Monday, 12 March 2012

Fun with Scalar and Vector Aggregates

Introduction

There are interesting things to be learned from even the simplest queries.

For example, imagine you are asked to write a query that lists AdventureWorks product names, where the product has at least one entry in the transaction history table, but fewer than ten. One query that meets that specification is:

SELECT
    P.[Name]
FROM Production.Product AS P
JOIN Production.TransactionHistory AS TH
    ON P.ProductID = TH.ProductID
GROUP BY
    P.ProductID,
    P.[Name]
HAVING
    COUNT_BIG(*) < 10;

The query correctly returns 23 rows. The execution plan and a sample of the data returned is shown below:

Product name query

Execution Plan

The execution plan looks a bit different from the written form of the query. The base tables are accessed in reverse order, and the aggregation is performed before the join.

The general strategy in the plan is to read all rows from the TransactionHistory table, compute the count of rows grouped by ProductID, merge join that result with the Product table on ProductID, and finally Filter to only return rows where the count is less than ten.

This ‘fully-optimized’ plan has an estimated cost of around 0.365 units.

The reason for the quote marks there is that this plan is not quite as optimal as it could be—surely it would make sense to push the Filter down past the join too?

Alternate Formulations

To answer that, let’s look at some other ways to formulate this query. This being SQL, there are any number of ways to write a logically-equivalent query, so we’ll just look at a couple of interesting ones.

Pre-aggregation

The first query is an attempt to reverse-engineer T-SQL from the execution plan shown previously. It joins the result of pre-aggregating the TransactionHistory table to the Product table before filtering:

SELECT
    P.[Name]
FROM
(
    SELECT 
        TH.ProductID, 
        cnt = COUNT_BIG(*) 
    FROM Production.TransactionHistory AS TH
    GROUP BY
        TH.ProductID
) AS Q1
JOIN Production.Product AS P
    ON P.ProductID = Q1.ProductID
WHERE
    Q1.cnt < 10;

Perhaps surprisingly, we get a different execution plan:

Different plan

The results are the same (23 rows) but this time the Filter is pushed below the join!

The optimizer chooses Nested Loops for the join, because the cardinality estimate for rows passing the Filter is a bit low (estimate 1 versus 23 actual). Even so, forcing a Merge Join with an OPTION (MERGE JOIN) hint still gives a plan with the Filter below the join.

Using `HAVING`

In another variation, the < 10 predicate can be ‘manually pushed’ by specifying it in a HAVING clause in the Q1 sub-query instead of in the WHERE clause:

SELECT
    P.[Name]
FROM
(
    SELECT 
        TH.ProductID, 
        cnt = COUNT_BIG(*)

### Information supplied:
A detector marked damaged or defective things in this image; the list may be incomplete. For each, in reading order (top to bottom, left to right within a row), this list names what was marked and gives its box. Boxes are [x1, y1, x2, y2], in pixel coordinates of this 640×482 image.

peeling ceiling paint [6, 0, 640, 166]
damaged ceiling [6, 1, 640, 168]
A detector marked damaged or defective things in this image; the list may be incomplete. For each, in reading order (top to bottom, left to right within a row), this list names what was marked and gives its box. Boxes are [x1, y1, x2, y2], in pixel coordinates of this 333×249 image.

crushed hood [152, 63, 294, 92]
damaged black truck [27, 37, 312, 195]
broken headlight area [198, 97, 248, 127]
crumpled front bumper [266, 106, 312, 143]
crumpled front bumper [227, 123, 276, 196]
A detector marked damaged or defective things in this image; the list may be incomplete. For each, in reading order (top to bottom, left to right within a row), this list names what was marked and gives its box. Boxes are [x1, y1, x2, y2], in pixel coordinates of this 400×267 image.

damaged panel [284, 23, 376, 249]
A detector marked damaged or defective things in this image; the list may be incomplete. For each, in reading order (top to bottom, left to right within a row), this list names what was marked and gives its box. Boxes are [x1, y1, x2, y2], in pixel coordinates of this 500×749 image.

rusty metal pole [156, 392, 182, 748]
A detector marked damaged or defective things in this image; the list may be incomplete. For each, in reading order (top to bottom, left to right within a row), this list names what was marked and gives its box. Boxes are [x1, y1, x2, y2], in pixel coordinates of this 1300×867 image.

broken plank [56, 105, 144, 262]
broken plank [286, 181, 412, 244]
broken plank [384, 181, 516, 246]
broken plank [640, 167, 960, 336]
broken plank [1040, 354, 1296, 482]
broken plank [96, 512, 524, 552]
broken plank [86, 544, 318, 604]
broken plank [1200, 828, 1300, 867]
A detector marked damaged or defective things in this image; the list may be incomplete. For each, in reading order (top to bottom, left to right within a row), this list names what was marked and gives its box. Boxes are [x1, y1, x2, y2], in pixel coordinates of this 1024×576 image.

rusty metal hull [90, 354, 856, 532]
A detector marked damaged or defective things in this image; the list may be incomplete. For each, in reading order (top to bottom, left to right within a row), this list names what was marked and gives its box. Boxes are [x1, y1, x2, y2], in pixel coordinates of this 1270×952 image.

### Required tasks:
**A)** In the post on scalar and vector aggregates, what is the estimated cost of the first, "fully-optimized" execution plan?
**B)** Copy the stretch of the aggregates post from "Different plan" through "below the join.", changing nothing.

### Solution list:
**A)** Around 0.365 units.

**B)**
Different plan

The results are the same (23 rows) but this time the Filter is pushed below the join!

The optimizer chooses Nested Loops for the join, because the cardinality estimate for rows passing the Filter is a bit low (estimate 1 versus 23 actual). Even so, forcing a Merge Join with an OPTION (MERGE JOIN) hint still gives a plan with the Filter below the join.